The sandwich was was way bigger than I thought for a price of $5.99. Delicious sweet pork belly was sandwiched into the traditional Vietnamese sandwich ingredients of pickled carrots, radishm cilantro and cucumber.
Nash ordered the Braised Beef Cheek Bahn Mi. The baguette was filled with meat! Even with just the sandwiches we would have been stuffed.
However, not knowing what the portions was like before we ordered (remember we’re big eaters), I also had the Kimchi Fries. Yes you heard right. Kimchi on fries. Oh, and pulled pork. These 3 ingredients don’t normally sound like things that go together, but it did. And it was pretty damn addictive. I gobbled most of it up. The fries and 2 sandwiches was way too much food for the both of us though.
For a fad restaurant, I expected the prices to be way higher than they were. I’m glad it isn’t because they offer a nice selection of sandwiches as well as tacos and steamed baos. My only concern about the place is that you have to prey like a hawk for seating in their small squishy location.
One day the Exclaim! office all ordered tacos, and they looked delicious so I asked them where they were from and immediately went right after. Tacos El Asador fit in perfectly for my continuous journey of eating all things adventurous and ethnic.
The atmosphere was friendly and the staff helped me interpret what some of the things on the menu were. An interesting thing to note about the Annex establishment is that it’s not entirely Mexican food, but a Salvadorian interpretation of Mexican food as the name of the place suggests. This is why there are all those silly reviews on yelp or urbanspoon complain about it being different! I first walked into this place a month ago, and I’ve already been back 4 or 5 times.
If you eat in, your table automatically gets a giant bowl of jalapeno, coriander, onion and yellow pepper mix as well as a spicy salsa. It’s really hard not to pick at the mix when waiting for food, even if the seeds can get you heated!
Nash likes to get the $10 combo that includes a burrito and an enchillada or quesadilla and a drink. The burrito by itself, is already enough to fill a person!
My favourite are the fish tacos. The fish combined with avocado, salsa and carmelized onions have a lovely creamy texture that melts in the mouth.
Tacos come in crunchy or soft and in a variety of meats including chicken, pork, beef and chorizo. I tried chorizo which is like a spicy pork sausage, but I wasn’t completely a fan. It was a little dry. They tasted better with chicken (or fish!). I love that they double wrap both kinds of tacos to prevent any sauce leakage or have back up for accidental breakage.
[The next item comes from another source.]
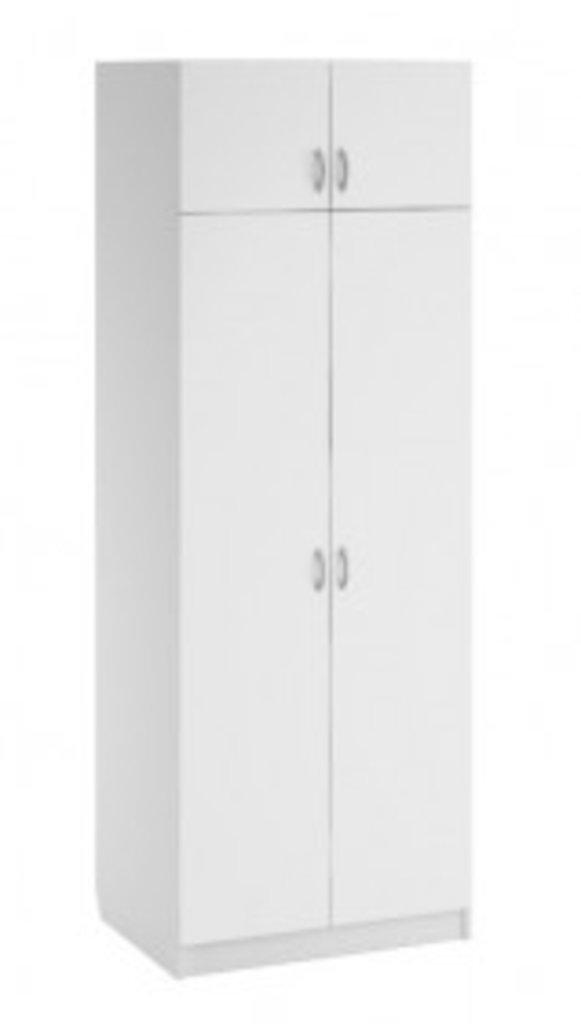 Шкафы для одежды: Шкаф для одежды АСК ШК.37.01 (мод.1) в Техномед, ООО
Their take on the enchiladas was interesting. They were done in a kind of Honduran style with the black bean almost like a spread on the tacos which were served open face, instead of wrapped in rolls with sauce on top.
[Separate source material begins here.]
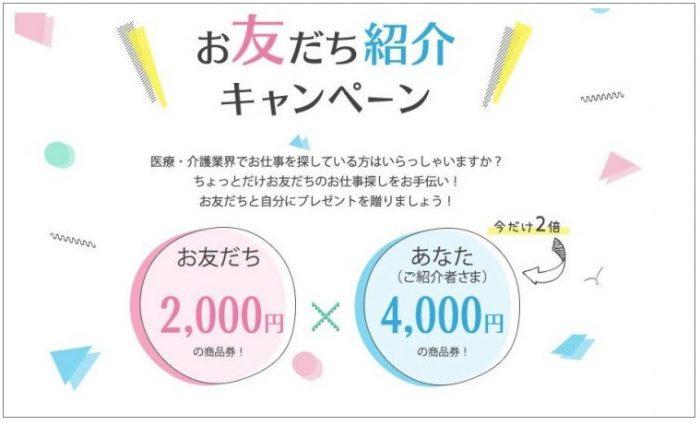 メドフィット 友達紹介キャンペーン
Pupusas were one thing I learned about for the first time when coming here. They are a truly Salvadorian dish and was almost like their take on a fried crepe of some sort! I had one filled with pork and it was served with sauce that reminded me of marinara.
Lastly, I also tried the chicken tamales. They reminded me of sticky rice wrapped in a banana leaf that my grandmother used to make, except this was with corn and chicken. It may appear small, but one of these things definitely fills you up.
What I love most about this place is the price. All menu items are around $3, so you can mix it up and have multiple items. For the price, the food is fresh and delicious. When I have time (and the budget) I’ll hit up Grand Electric to compare, but I think I may end up favouring Tacos El Asador. I don’t care about pretension, only how things fare on the taste meter and if it doesn’t hurt the wallet, it’s a double win.